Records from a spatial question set

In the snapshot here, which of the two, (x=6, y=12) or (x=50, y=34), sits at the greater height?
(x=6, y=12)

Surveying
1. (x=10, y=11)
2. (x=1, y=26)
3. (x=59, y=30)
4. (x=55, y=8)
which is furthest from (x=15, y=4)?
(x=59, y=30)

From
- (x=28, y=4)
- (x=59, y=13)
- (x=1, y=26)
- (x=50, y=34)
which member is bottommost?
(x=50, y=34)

> [Short task]
Copy out each line exactly.

> [Written answer]
In the snapshot here, which of the two, (x=6, y=12) or (x=50, y=34), sits at the greater height?
(x=6, y=12)

Surveying
1. (x=10, y=11)
2. (x=1, y=26)
3. (x=59, y=30)
4. (x=55, y=8)
which is furthest from (x=15, y=4)?
(x=59, y=30)

From
- (x=28, y=4)
- (x=59, y=13)
- (x=1, y=26)
- (x=50, y=34)
which member is bottommost?
(x=50, y=34)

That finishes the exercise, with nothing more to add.